Goal of the exercise: Your copy runs from the line containing "Steve Madden Black Wedge Bootie 6.5" through the last line of the listing, both included. Restate those lines word for word and leave out pictures.

Data shown:
::::::::::

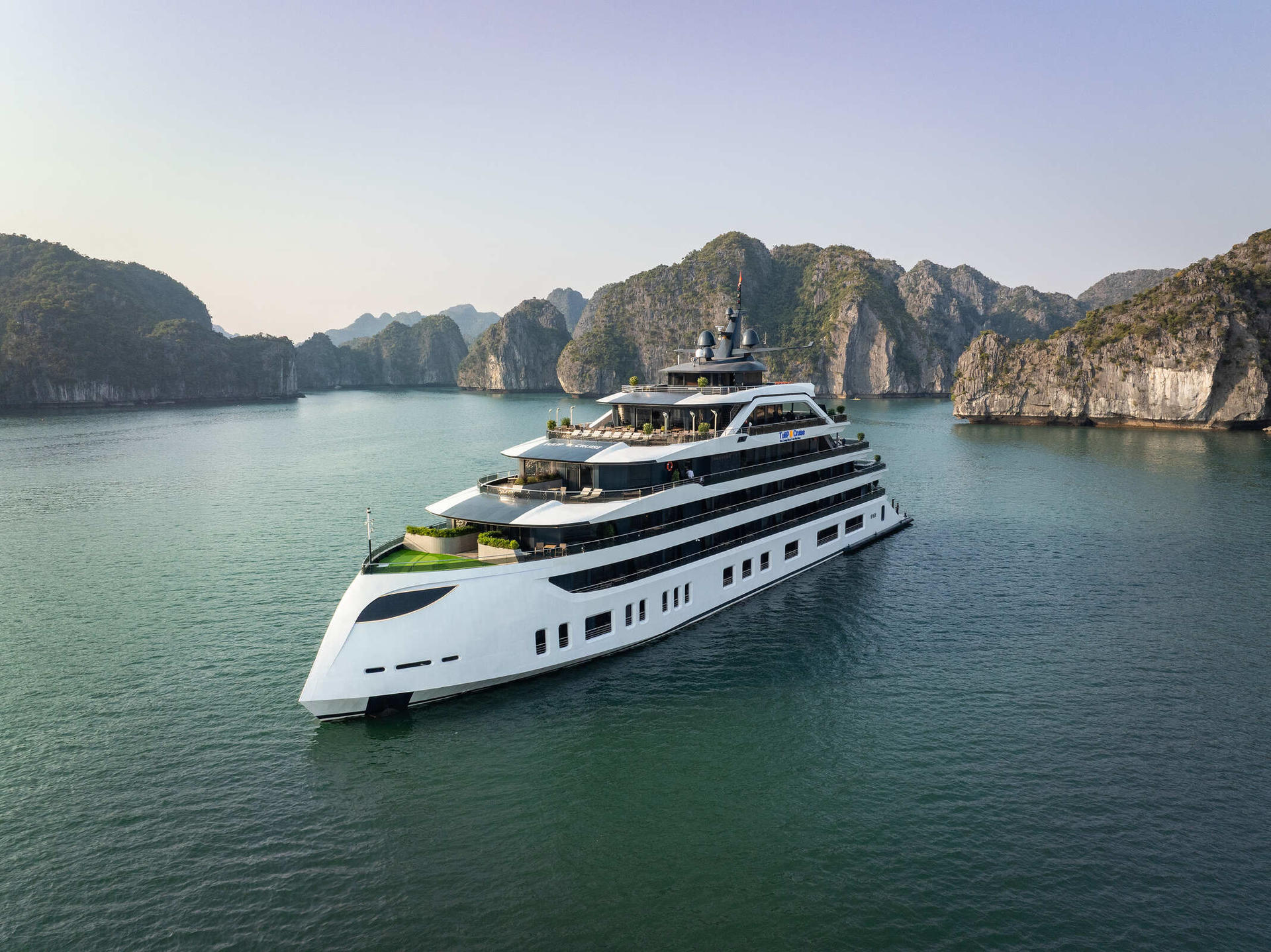 Dora 2D1N Cruise: Ha Long Bay and Lan Ha Bay Tour - Thumbnail 6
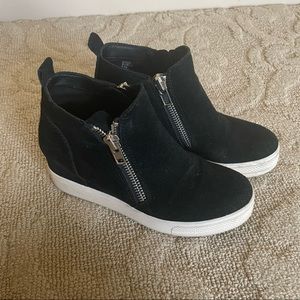 Steve Madden Black Wedge Bootie 6.5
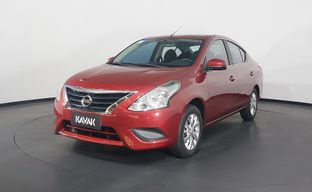 Nissan • Versa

::::::::::

Exercise response:
 Steve Madden Black Wedge Bootie 6.5
 Nissan • Versa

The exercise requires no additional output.